▶ _OBJECTIVE_
Write the entries below out again exactly; any picture in them stays out.

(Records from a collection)
_____

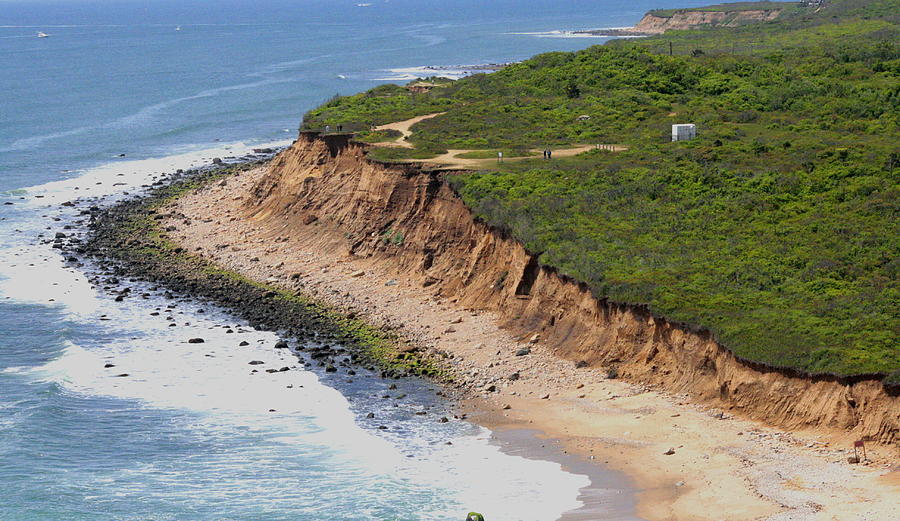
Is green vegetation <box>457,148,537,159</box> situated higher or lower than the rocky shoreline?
higher

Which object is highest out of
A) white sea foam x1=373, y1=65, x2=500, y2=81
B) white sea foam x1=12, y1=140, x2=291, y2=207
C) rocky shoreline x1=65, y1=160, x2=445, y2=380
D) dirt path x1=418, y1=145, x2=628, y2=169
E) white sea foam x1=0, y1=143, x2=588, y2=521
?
white sea foam x1=373, y1=65, x2=500, y2=81

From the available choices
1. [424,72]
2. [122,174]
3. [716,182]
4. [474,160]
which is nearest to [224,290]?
[474,160]

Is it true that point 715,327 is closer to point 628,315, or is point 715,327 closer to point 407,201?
point 628,315

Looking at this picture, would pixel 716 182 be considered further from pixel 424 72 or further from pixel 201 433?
pixel 424 72

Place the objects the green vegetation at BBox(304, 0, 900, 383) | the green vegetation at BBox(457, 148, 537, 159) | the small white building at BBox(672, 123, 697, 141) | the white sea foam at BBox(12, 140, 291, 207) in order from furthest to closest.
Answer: the white sea foam at BBox(12, 140, 291, 207), the small white building at BBox(672, 123, 697, 141), the green vegetation at BBox(457, 148, 537, 159), the green vegetation at BBox(304, 0, 900, 383)

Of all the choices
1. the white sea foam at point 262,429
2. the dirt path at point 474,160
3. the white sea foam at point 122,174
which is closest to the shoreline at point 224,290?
the white sea foam at point 262,429

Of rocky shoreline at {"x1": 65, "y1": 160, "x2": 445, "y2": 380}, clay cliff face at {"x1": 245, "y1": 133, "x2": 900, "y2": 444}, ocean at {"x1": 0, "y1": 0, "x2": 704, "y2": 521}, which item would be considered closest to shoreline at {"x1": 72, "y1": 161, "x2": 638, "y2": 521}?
rocky shoreline at {"x1": 65, "y1": 160, "x2": 445, "y2": 380}

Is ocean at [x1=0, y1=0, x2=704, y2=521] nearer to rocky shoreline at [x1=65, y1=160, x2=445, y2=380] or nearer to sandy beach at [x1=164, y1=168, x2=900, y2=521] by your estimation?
rocky shoreline at [x1=65, y1=160, x2=445, y2=380]
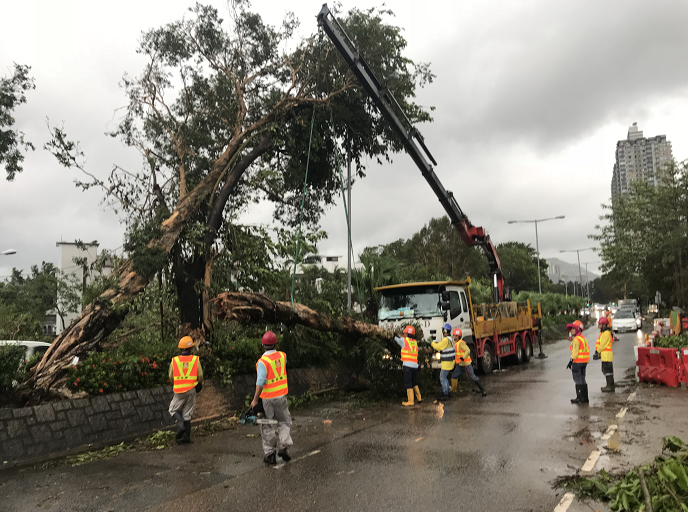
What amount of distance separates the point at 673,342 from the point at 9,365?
13.3 m

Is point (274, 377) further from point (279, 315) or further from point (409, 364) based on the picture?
point (409, 364)

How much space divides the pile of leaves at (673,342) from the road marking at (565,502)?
8.87 metres

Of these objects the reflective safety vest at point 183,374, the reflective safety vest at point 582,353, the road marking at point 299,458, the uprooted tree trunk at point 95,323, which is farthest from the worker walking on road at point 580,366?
the uprooted tree trunk at point 95,323

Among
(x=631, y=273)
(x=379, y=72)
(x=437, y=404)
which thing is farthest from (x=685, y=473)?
(x=631, y=273)

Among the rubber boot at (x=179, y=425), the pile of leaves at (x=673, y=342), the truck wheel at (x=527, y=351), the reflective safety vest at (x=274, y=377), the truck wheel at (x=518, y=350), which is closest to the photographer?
the reflective safety vest at (x=274, y=377)

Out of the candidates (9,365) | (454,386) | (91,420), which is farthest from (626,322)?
(9,365)

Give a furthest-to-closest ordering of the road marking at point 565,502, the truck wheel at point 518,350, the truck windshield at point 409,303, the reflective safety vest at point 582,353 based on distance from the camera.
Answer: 1. the truck wheel at point 518,350
2. the truck windshield at point 409,303
3. the reflective safety vest at point 582,353
4. the road marking at point 565,502

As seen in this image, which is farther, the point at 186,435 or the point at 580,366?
the point at 580,366

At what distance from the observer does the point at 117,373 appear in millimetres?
9078

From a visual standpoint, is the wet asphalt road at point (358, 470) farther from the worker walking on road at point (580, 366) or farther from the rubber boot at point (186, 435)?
the worker walking on road at point (580, 366)

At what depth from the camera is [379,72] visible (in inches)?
587

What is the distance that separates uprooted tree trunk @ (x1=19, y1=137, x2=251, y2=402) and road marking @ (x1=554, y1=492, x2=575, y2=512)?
692 cm

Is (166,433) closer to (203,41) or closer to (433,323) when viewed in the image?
(433,323)

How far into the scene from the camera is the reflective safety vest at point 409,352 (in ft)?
37.6
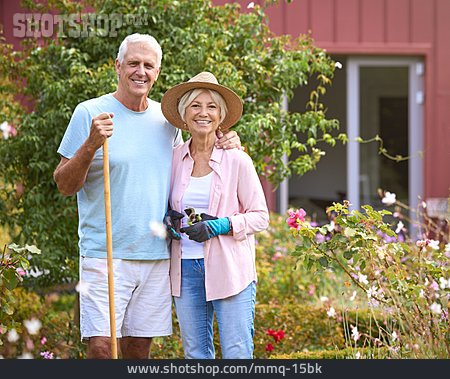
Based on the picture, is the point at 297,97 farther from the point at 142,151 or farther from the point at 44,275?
the point at 142,151

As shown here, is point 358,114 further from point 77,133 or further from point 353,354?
point 77,133

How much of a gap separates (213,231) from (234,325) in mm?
438

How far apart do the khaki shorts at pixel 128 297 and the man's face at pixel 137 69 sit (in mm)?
790

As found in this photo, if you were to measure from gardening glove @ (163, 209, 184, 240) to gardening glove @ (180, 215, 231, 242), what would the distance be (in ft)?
0.24

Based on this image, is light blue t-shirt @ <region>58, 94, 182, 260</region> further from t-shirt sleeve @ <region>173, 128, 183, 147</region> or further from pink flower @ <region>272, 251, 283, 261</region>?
pink flower @ <region>272, 251, 283, 261</region>

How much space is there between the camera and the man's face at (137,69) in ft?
13.2

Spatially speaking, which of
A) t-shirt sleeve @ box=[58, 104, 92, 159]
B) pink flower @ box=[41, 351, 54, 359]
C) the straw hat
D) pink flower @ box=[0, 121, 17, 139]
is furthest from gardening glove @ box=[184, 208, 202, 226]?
pink flower @ box=[0, 121, 17, 139]

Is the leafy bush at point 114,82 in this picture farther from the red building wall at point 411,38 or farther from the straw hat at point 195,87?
the red building wall at point 411,38

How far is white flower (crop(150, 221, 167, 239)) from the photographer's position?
3.98 m

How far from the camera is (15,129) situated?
6.06m

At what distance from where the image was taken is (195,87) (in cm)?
406

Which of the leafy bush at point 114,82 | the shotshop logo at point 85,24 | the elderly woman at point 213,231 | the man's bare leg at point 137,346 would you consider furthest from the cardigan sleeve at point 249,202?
the shotshop logo at point 85,24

_____

▶ _WRITTEN RESPONSE_
Is green vegetation <box>457,148,537,159</box> situated higher or lower than the rocky shoreline?
higher

Which object is highest out of
A) white sea foam x1=373, y1=65, x2=500, y2=81
B) white sea foam x1=12, y1=140, x2=291, y2=207
C) rocky shoreline x1=65, y1=160, x2=445, y2=380
D) dirt path x1=418, y1=145, x2=628, y2=169
E) white sea foam x1=0, y1=143, x2=588, y2=521
?
white sea foam x1=373, y1=65, x2=500, y2=81

From the available choices
1. [424,72]
2. [122,174]
3. [716,182]
4. [474,160]
which is nearest to [224,290]?
[474,160]

Is it true that point 715,327 is closer to point 628,315, or is point 715,327 closer to point 407,201?
point 628,315

Looking at this picture, would pixel 716 182 be considered further from pixel 424 72 or further from pixel 201 433?
pixel 424 72

Place the objects the green vegetation at BBox(304, 0, 900, 383) | the green vegetation at BBox(457, 148, 537, 159) | the small white building at BBox(672, 123, 697, 141) | the white sea foam at BBox(12, 140, 291, 207) in order from furthest to closest.
Answer: the white sea foam at BBox(12, 140, 291, 207), the small white building at BBox(672, 123, 697, 141), the green vegetation at BBox(457, 148, 537, 159), the green vegetation at BBox(304, 0, 900, 383)

Of all the choices
1. the white sea foam at point 262,429
2. the dirt path at point 474,160
3. the white sea foam at point 122,174
which is closest to the shoreline at point 224,290?
the white sea foam at point 262,429

Of rocky shoreline at {"x1": 65, "y1": 160, "x2": 445, "y2": 380}, clay cliff face at {"x1": 245, "y1": 133, "x2": 900, "y2": 444}, ocean at {"x1": 0, "y1": 0, "x2": 704, "y2": 521}, which item would be considered closest to shoreline at {"x1": 72, "y1": 161, "x2": 638, "y2": 521}?
rocky shoreline at {"x1": 65, "y1": 160, "x2": 445, "y2": 380}

Is ocean at [x1=0, y1=0, x2=704, y2=521] nearer to rocky shoreline at [x1=65, y1=160, x2=445, y2=380] or nearer to sandy beach at [x1=164, y1=168, x2=900, y2=521] by your estimation?
rocky shoreline at [x1=65, y1=160, x2=445, y2=380]
What amount of distance separates the point at 673,342 from the point at 9,365?
13.3 m

Is point (274, 377) further from point (279, 315) or further from point (409, 364) based on the picture?
point (409, 364)

How much space divides the pile of leaves at (673,342) from the road marking at (565,502)?
8.87 metres

Of these objects the reflective safety vest at point 183,374, the reflective safety vest at point 582,353, the road marking at point 299,458, the uprooted tree trunk at point 95,323, which is farthest from the worker walking on road at point 580,366?
the uprooted tree trunk at point 95,323

Among
(x=631, y=273)
(x=379, y=72)
(x=437, y=404)
which thing is farthest from (x=685, y=473)?
(x=631, y=273)

Among the rubber boot at (x=179, y=425), the pile of leaves at (x=673, y=342), the truck wheel at (x=527, y=351), the reflective safety vest at (x=274, y=377), the truck wheel at (x=518, y=350), which is closest to the photographer?
the reflective safety vest at (x=274, y=377)

Out of the candidates (9,365) | (454,386) | (91,420), which is farthest from (626,322)?
(9,365)

Give a furthest-to-closest ordering of the road marking at point 565,502, the truck wheel at point 518,350, the truck windshield at point 409,303, the reflective safety vest at point 582,353 based on distance from the camera.
Answer: 1. the truck wheel at point 518,350
2. the truck windshield at point 409,303
3. the reflective safety vest at point 582,353
4. the road marking at point 565,502

As seen in this image, which is farther, the point at 186,435 or the point at 580,366?
the point at 580,366

At what distance from the observer does the point at 117,373 appear in millimetres?
9078

From a visual standpoint, is the wet asphalt road at point (358, 470) farther from the worker walking on road at point (580, 366) or farther from the rubber boot at point (186, 435)?
the worker walking on road at point (580, 366)

At what depth from the camera is [379,72] visible (in inches)?
587

What is the distance that separates uprooted tree trunk @ (x1=19, y1=137, x2=251, y2=402) and road marking @ (x1=554, y1=492, x2=575, y2=512)?
692 cm

Is (166,433) closer to (203,41) or closer to (433,323) when viewed in the image?
(433,323)

How far into the scene from the camera is the reflective safety vest at point 409,352 (in ft)?
37.6
Based on the picture, is the point at 297,97 farther from the point at 142,151 or farther from the point at 44,275?
the point at 142,151

As shown here, is point 358,114 further from point 77,133 or further from point 353,354?
point 77,133

How much of a gap separates (213,231) from (234,325) in mm?
438

How far apart do the khaki shorts at pixel 128 297 and the man's face at pixel 137 69 sit (in mm)?
790

As found in this photo, if you were to measure from gardening glove @ (163, 209, 184, 240) to gardening glove @ (180, 215, 231, 242), what would the distance be (in ft)?
0.24

Based on this image, is light blue t-shirt @ <region>58, 94, 182, 260</region> further from t-shirt sleeve @ <region>173, 128, 183, 147</region> or further from pink flower @ <region>272, 251, 283, 261</region>?
pink flower @ <region>272, 251, 283, 261</region>

How much space is there between the camera and the man's face at (137,69) in ft?
13.2

Spatially speaking, which of
A) t-shirt sleeve @ box=[58, 104, 92, 159]
B) pink flower @ box=[41, 351, 54, 359]
C) the straw hat
D) pink flower @ box=[0, 121, 17, 139]
is furthest from gardening glove @ box=[184, 208, 202, 226]?
pink flower @ box=[0, 121, 17, 139]

Is the leafy bush at point 114,82 in this picture farther from the red building wall at point 411,38 or farther from the straw hat at point 195,87?
the red building wall at point 411,38

How far is white flower (crop(150, 221, 167, 239)) from the photographer's position?
3.98 m

How far from the camera is (15,129) situated?
6.06m

At what distance from where the image was taken is (195,87) (in cm)?
406

Which of the leafy bush at point 114,82 | the shotshop logo at point 85,24 | the elderly woman at point 213,231 | the man's bare leg at point 137,346 would you consider furthest from the cardigan sleeve at point 249,202?
the shotshop logo at point 85,24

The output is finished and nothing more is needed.